[課題 A]: 後に示す空間推論データセットの行のうち、「From a set of items including」を含む行から「C) cholla cactus」を含む行までを、両端の行も含めてJSONの文字列リストに変換してください。1行を1つの文字列とし、空行は除いてください。

少し前になるが、私の活動先から車で5分のところにある、「プラプラデーン障害者職業リハビリテーションセンター」を見学させていただいた。このセンターは、これまでにJICAシニアボランティアの牧さん(手工芸指導)と青年海外協力隊の山田さん(理学療法士)が派遣されていた。
国際協力の障害支援事業に長年関わっている千葉寿夫さんに教わりましたが、現在タイではエンパワメント法で「障害者の雇用率は1%」と法的に決められており、未達の企業には罰金が課せられるか、障害者を対象とした研修などの支援事業を実施しなければならないそうだ。そのなかで、徐々にではあるが企業でも障害者雇用の動きがみられはじめているとのことで、このような施設の役割も大きくなっていくといいのなと感じます。
アジアの障害者情報は、千葉さんがまとめられた以下のURLに掲載されている。きれいにまとめてくれているので大変助かっております。

空間推論データセットの行
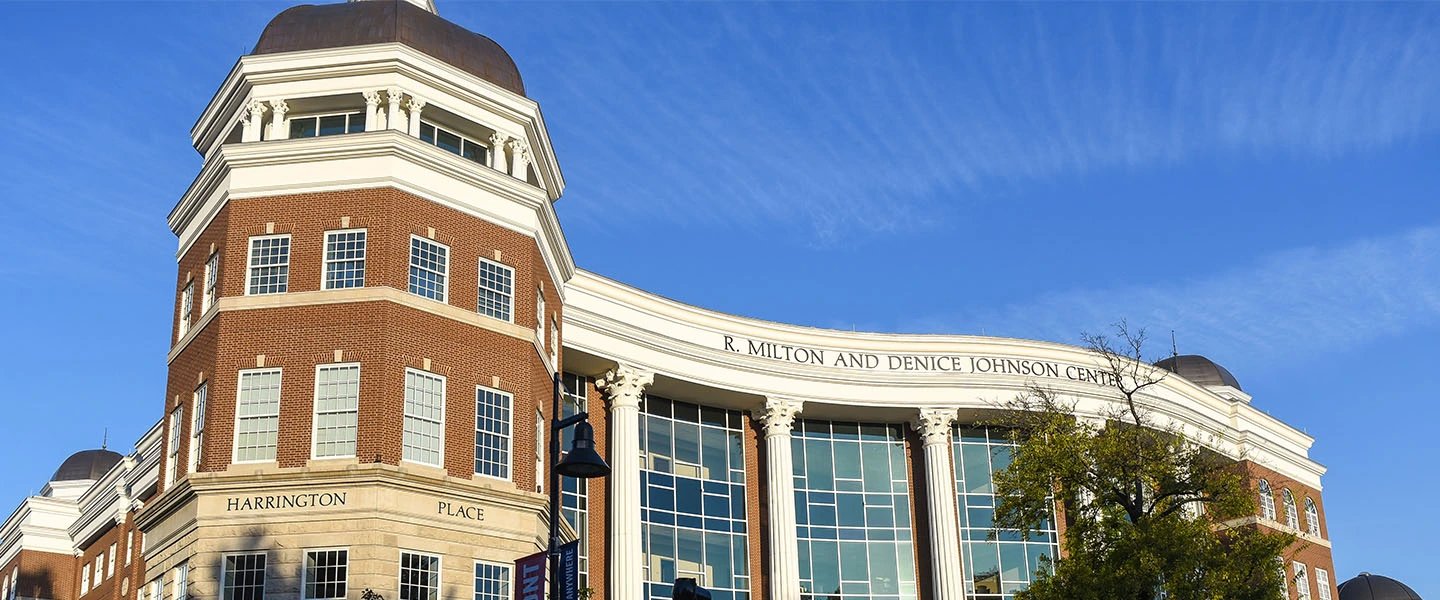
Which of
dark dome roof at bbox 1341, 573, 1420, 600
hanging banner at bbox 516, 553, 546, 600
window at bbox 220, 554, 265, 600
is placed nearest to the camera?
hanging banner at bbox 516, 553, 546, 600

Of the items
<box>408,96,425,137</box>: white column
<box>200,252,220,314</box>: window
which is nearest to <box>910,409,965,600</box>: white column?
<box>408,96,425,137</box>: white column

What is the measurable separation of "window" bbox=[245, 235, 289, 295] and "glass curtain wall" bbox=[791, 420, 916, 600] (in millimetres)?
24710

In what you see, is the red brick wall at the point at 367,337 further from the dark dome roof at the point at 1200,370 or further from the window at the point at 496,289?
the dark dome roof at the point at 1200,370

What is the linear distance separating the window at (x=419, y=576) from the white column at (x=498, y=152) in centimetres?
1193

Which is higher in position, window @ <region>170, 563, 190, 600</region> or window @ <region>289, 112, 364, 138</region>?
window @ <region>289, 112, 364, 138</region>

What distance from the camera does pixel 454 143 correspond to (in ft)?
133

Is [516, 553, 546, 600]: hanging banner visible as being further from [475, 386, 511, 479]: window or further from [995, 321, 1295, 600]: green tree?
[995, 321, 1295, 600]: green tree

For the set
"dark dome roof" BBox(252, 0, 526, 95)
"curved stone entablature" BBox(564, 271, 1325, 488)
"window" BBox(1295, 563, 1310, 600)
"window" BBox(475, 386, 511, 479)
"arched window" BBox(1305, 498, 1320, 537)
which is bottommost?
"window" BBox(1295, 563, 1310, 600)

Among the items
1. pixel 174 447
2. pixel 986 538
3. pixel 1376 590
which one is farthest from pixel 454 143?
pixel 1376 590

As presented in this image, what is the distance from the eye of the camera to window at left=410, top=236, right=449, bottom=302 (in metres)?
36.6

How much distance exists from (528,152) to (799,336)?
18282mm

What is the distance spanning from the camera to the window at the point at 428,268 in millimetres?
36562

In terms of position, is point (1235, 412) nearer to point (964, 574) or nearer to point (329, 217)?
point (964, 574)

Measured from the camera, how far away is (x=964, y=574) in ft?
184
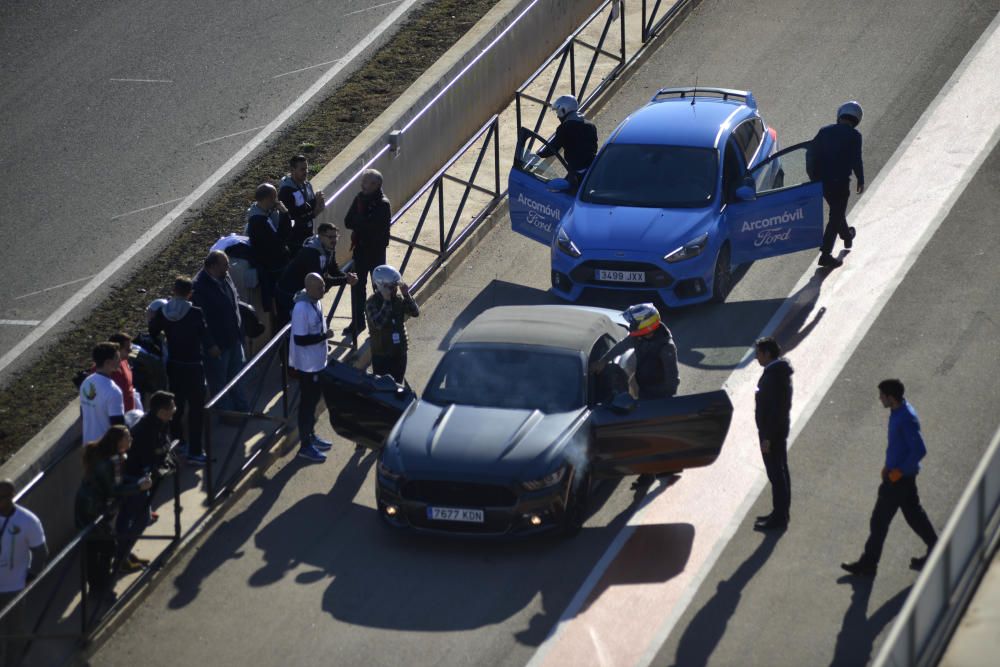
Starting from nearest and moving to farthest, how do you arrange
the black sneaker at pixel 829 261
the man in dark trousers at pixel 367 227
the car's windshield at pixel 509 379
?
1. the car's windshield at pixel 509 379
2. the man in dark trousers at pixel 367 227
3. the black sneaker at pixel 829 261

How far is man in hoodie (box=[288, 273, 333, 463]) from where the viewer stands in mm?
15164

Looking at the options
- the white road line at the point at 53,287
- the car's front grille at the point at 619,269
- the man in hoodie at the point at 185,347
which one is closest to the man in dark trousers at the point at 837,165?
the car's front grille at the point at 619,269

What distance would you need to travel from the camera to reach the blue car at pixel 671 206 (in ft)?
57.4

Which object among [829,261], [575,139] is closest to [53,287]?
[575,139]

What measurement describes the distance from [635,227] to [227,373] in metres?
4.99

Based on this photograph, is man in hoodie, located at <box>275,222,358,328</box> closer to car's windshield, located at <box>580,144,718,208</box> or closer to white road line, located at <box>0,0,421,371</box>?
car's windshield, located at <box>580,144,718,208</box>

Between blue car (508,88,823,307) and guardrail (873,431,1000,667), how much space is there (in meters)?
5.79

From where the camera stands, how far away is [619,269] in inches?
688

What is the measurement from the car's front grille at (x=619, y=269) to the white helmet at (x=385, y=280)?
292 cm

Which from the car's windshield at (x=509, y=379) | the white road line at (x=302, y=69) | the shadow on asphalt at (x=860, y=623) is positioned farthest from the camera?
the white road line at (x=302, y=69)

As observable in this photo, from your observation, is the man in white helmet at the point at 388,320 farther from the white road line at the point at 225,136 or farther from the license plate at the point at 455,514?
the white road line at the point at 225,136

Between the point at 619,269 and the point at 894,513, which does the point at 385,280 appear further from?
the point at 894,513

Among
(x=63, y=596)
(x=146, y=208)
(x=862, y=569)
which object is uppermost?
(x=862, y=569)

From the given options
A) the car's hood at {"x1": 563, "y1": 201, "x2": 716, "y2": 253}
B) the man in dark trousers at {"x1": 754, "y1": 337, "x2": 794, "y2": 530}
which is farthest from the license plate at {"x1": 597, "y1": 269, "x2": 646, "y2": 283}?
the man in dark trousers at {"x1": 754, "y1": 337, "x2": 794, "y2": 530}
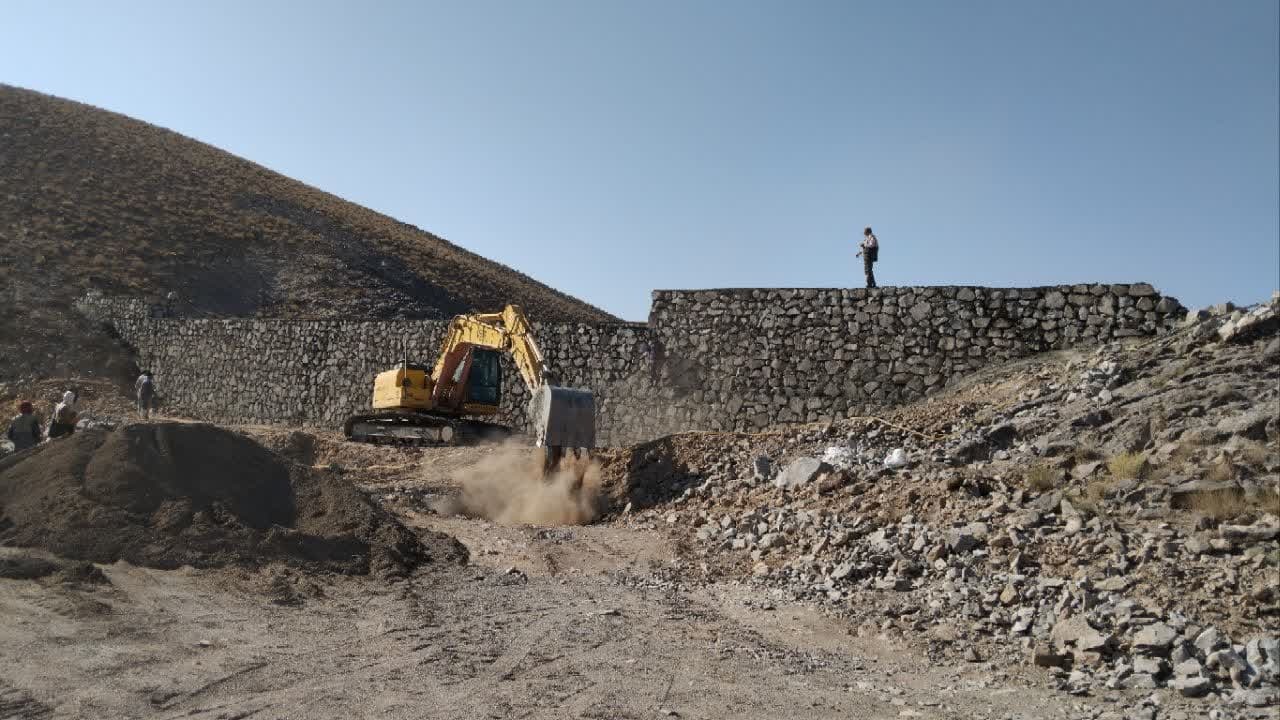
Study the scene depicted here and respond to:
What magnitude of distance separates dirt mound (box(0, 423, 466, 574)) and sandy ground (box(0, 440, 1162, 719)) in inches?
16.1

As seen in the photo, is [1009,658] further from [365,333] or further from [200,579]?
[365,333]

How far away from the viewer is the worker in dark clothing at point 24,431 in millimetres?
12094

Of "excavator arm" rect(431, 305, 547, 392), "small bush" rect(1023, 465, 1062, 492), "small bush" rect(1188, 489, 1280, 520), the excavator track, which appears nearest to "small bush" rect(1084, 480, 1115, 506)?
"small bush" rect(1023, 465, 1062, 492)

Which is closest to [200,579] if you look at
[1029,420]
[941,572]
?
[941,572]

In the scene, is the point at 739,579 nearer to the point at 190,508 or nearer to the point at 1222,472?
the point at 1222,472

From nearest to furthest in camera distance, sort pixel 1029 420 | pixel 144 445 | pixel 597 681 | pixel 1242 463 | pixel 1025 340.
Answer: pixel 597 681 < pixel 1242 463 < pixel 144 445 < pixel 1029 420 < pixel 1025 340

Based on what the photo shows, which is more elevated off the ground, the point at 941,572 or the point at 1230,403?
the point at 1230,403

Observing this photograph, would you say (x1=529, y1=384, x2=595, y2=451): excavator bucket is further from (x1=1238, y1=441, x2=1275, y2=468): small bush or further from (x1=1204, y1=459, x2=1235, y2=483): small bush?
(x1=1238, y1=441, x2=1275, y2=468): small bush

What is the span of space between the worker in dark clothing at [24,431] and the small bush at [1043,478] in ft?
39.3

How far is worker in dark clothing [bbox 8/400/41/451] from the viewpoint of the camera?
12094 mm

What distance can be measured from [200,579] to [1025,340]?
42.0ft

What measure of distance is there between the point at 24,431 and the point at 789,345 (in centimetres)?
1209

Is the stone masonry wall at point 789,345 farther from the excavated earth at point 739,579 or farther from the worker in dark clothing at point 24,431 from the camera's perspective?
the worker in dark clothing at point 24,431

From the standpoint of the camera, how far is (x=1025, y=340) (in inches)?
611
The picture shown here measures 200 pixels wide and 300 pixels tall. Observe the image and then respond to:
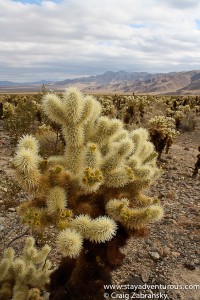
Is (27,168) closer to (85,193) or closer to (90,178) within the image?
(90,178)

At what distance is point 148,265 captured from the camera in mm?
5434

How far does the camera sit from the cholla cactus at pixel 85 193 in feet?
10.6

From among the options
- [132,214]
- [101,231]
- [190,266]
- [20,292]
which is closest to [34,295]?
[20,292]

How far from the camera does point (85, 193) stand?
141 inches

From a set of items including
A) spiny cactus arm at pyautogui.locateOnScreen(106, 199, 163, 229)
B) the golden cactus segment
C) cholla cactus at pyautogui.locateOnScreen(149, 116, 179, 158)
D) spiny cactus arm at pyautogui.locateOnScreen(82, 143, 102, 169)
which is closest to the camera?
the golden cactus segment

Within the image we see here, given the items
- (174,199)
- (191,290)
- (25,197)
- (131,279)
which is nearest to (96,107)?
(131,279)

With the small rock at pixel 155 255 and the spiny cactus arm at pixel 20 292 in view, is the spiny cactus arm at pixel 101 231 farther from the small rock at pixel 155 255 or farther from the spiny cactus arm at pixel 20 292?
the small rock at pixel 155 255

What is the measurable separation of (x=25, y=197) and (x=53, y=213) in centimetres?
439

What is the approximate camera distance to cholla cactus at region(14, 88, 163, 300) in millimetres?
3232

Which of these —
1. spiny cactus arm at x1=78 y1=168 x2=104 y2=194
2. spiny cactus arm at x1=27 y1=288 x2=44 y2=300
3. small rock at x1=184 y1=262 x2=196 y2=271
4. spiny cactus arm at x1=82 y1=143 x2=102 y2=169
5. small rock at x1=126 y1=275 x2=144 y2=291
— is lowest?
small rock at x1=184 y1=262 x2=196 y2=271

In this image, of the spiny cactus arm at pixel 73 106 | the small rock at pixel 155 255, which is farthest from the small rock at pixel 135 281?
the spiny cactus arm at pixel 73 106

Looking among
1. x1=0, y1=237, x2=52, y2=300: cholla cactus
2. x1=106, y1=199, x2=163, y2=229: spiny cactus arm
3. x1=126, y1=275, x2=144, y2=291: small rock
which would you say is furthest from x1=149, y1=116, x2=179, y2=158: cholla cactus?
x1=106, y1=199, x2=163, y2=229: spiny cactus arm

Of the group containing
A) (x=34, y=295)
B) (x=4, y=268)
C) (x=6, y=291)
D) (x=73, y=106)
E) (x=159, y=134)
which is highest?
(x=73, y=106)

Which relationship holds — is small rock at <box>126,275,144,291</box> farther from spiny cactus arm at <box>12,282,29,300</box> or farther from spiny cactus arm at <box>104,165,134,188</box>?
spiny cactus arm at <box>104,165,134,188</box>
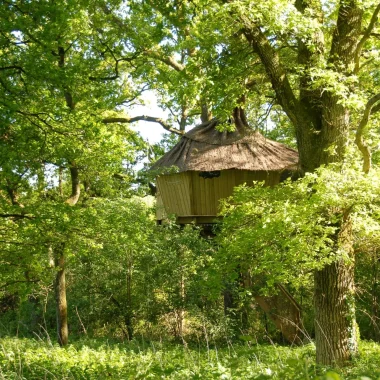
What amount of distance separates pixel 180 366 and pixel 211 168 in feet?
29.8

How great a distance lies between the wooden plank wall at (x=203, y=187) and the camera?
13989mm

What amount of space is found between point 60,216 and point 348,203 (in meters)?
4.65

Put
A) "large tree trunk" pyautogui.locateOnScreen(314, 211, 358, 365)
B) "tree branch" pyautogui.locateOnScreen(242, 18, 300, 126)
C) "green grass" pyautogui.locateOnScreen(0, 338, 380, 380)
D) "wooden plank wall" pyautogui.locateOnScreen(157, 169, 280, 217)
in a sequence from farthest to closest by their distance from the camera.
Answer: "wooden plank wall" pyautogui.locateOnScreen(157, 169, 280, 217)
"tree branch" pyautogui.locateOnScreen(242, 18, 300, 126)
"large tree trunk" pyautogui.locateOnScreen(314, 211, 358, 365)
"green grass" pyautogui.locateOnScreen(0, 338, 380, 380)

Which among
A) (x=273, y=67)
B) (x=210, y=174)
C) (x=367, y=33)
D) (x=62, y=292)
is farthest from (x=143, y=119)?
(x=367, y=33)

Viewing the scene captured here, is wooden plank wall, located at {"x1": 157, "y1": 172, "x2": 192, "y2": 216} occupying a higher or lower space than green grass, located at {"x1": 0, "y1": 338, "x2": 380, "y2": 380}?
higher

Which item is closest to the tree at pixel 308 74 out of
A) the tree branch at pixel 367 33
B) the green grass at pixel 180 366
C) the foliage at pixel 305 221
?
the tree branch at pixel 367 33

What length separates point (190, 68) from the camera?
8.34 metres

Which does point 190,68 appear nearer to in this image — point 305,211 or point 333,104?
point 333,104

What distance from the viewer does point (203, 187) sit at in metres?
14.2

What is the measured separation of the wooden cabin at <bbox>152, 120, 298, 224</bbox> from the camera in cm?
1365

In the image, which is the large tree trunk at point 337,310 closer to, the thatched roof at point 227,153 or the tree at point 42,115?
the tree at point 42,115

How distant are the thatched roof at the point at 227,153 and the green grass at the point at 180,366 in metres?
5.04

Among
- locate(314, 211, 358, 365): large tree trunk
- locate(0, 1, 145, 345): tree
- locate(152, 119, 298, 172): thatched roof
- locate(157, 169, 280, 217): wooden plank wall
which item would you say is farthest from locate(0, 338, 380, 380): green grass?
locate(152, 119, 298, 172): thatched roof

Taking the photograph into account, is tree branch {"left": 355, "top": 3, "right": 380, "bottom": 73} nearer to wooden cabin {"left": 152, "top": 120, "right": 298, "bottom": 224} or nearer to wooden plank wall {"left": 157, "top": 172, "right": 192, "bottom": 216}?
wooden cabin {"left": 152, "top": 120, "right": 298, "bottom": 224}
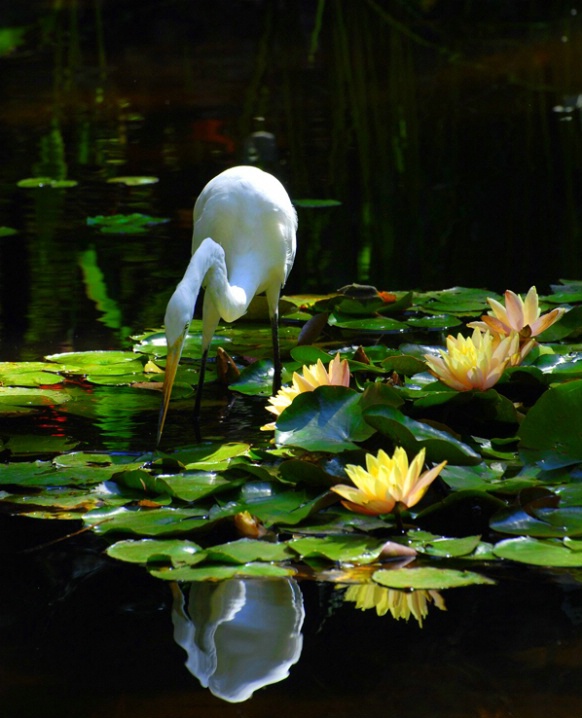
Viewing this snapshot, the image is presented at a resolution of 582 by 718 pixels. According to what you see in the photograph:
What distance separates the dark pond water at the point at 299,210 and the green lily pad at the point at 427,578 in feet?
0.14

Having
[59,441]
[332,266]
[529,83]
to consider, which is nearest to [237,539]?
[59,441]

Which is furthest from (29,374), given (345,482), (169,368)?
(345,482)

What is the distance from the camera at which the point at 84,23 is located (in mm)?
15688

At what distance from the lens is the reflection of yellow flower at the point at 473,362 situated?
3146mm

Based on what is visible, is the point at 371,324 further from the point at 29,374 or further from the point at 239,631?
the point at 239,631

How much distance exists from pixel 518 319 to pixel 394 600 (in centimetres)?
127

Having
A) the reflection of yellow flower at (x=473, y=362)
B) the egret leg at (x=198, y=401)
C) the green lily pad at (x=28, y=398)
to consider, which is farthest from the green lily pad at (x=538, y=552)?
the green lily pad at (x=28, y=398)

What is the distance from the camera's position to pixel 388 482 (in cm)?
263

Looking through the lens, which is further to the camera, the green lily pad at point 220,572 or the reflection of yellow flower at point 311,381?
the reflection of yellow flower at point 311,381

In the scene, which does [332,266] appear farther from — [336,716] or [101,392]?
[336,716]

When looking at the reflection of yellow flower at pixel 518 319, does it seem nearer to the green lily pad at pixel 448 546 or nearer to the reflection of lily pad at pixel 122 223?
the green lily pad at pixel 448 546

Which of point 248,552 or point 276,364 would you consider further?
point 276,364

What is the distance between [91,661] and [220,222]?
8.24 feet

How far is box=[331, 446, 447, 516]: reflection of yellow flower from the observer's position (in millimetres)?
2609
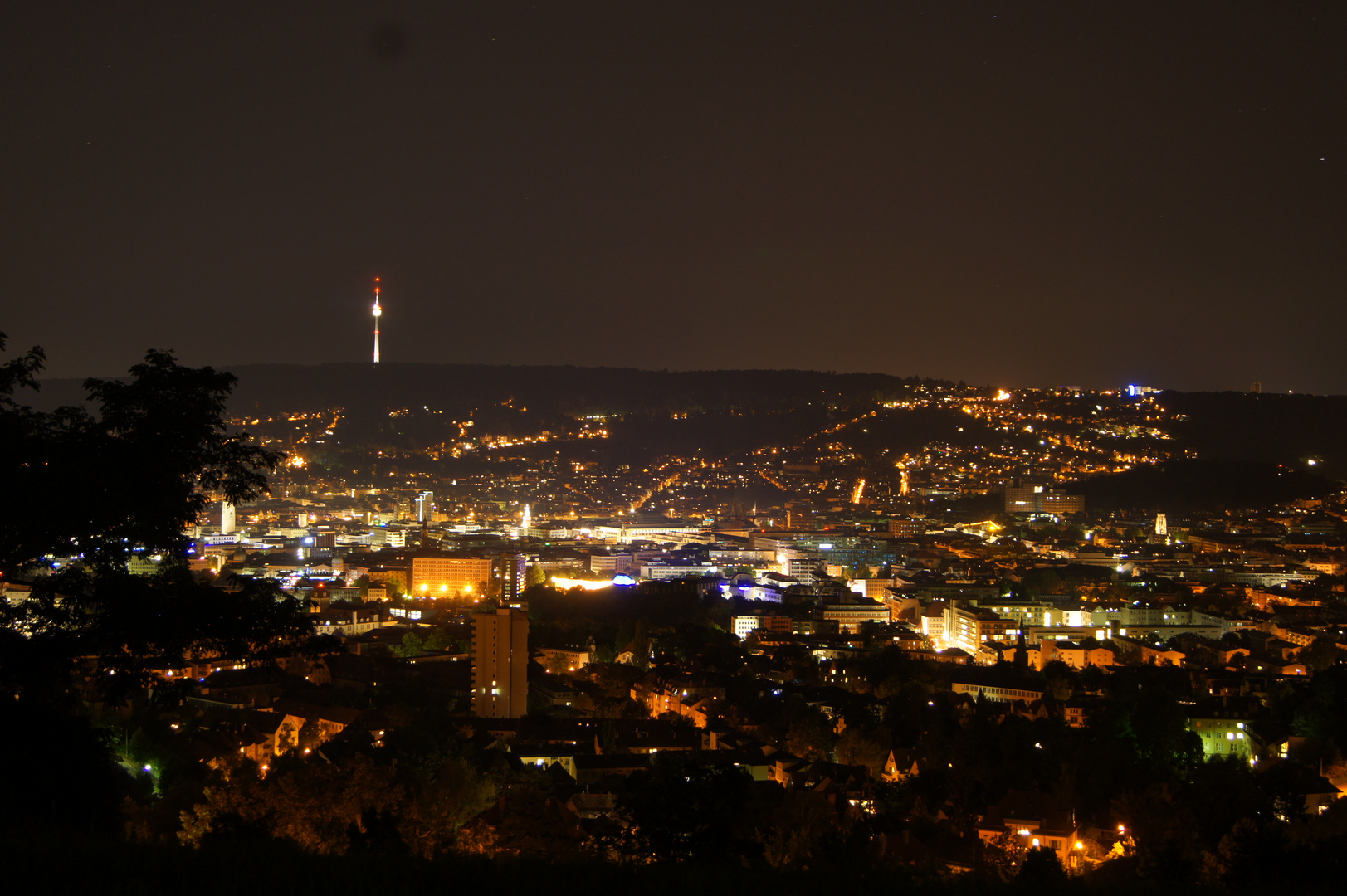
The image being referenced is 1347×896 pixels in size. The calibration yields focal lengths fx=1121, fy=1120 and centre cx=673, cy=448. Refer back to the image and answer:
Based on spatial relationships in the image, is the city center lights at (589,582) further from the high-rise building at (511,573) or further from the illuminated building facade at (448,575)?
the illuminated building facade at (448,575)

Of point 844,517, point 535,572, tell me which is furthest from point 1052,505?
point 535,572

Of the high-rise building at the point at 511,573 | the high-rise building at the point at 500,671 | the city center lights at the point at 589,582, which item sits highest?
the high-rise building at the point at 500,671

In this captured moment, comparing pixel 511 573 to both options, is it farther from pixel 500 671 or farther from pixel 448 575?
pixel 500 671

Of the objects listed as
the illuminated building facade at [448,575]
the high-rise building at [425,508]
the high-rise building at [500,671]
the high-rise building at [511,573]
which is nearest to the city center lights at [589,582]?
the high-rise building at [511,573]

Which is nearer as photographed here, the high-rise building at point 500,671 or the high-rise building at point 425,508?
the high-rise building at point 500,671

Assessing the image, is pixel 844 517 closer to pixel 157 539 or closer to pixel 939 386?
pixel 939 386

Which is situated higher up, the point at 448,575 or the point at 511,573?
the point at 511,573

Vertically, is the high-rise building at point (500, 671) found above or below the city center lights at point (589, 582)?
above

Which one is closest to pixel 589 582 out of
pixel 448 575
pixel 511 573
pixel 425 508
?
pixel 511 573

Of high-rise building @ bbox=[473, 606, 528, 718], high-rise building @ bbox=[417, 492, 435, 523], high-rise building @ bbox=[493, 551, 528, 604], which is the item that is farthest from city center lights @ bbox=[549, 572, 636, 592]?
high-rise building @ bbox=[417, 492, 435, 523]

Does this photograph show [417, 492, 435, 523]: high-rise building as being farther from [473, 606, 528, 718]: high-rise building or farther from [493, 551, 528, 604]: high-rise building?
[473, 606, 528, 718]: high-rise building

[課題 B]:
職業リハビリテーションセンターに関する抜粋をもとに、次の問いに答えてください。
(i) センターは活動先から車で何分のところにあるか。
(ii) タイのエンパワメント法で定められている障害者の雇用率は何パーセントか。
(iii) アジアの障害者情報を以下のURLにまとめたのは誰か。

[解答 A]:
[
  "From a set of items including",
  "A) spiny cactus arm at pyautogui.locateOnScreen(106, 199, 163, 229)",
  "B) the golden cactus segment",
  "C) cholla cactus at pyautogui.locateOnScreen(149, 116, 179, 158)"
]

[解答 B]:
(i) 車で5分のところにあります。
(ii) 1%と定められています。
(iii) 千葉寿夫さんがまとめました。